EXERCISE:
Print the whole listing below exactly, skipping every picture.

PROVIDED DATA:

=====

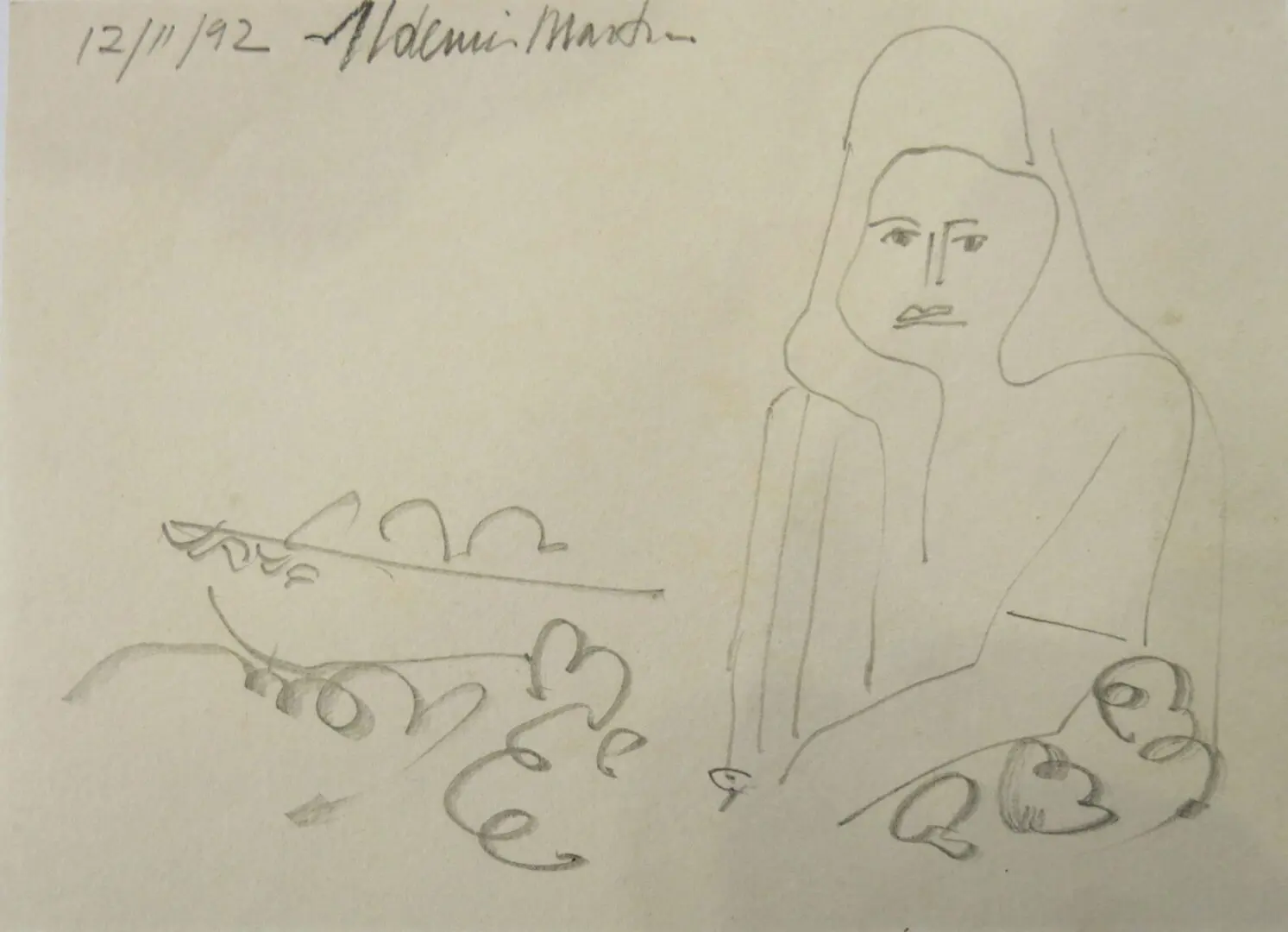 Aldemir Martins - Mulher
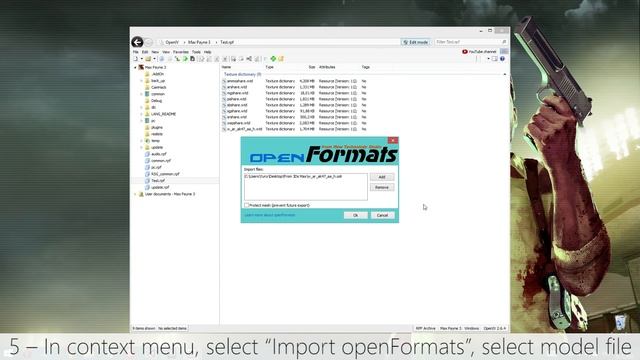 How to work with Max Payne 3 models in 3Ds Max [OpenIV/openFormats/GIMS_Evo] смотреть онлайн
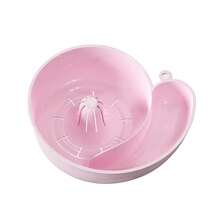 Automatic Rotating Basket For Washing Vegetables And Fruits, Reusable Kitchen Tool For Cleaning And Filtering, For Removing Stains. - Pink - View 10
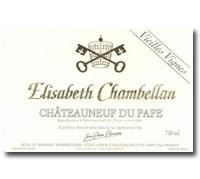 Elisabeth Chambellan - Chteauneuf-du-Pape Vieilles Vignes (750ml) (750ml)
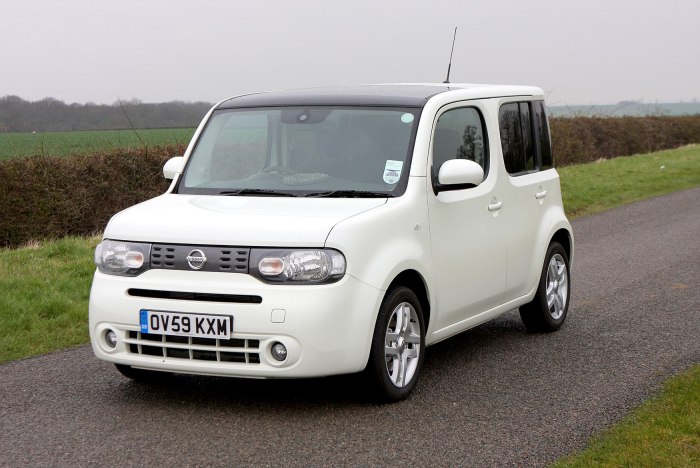 Nissan Cube 4 поколение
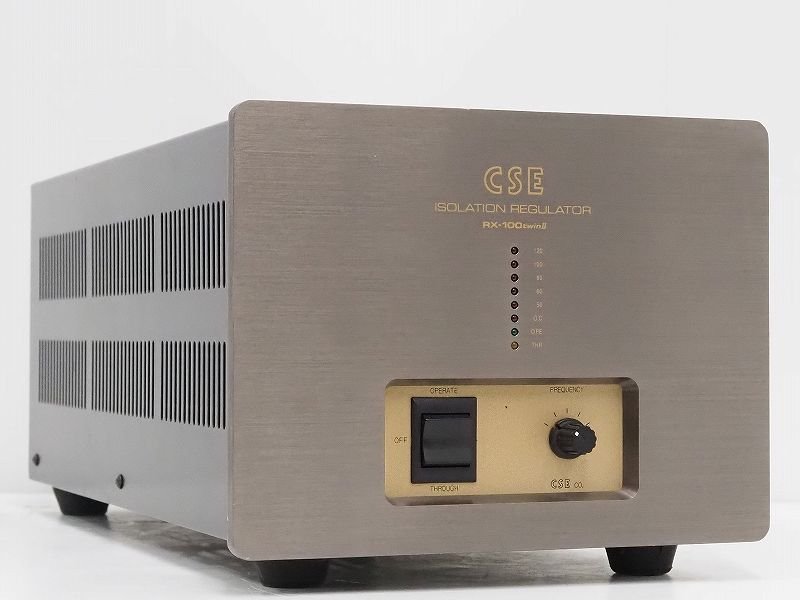 △▽CSE RX-100twinII クリーン電源 RX-100T-II アイソレーション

=====

EXERCISE SOLUTION:
 Aldemir Martins - Mulher
 How to work with Max Payne 3 models in 3Ds Max [OpenIV/openFormats/GIMS_Evo] смотреть онлайн
 Automatic Rotating Basket For Washing Vegetables And Fruits, Reusable Kitchen Tool For Cleaning And Filtering, For Removing Stains. - Pink - View 10
 Elisabeth Chambellan - Chteauneuf-du-Pape Vieilles Vignes (750ml) (750ml)
 Nissan Cube 4 поколение
 △▽CSE RX-100twinII クリーン電源 RX-100T-II アイソレーション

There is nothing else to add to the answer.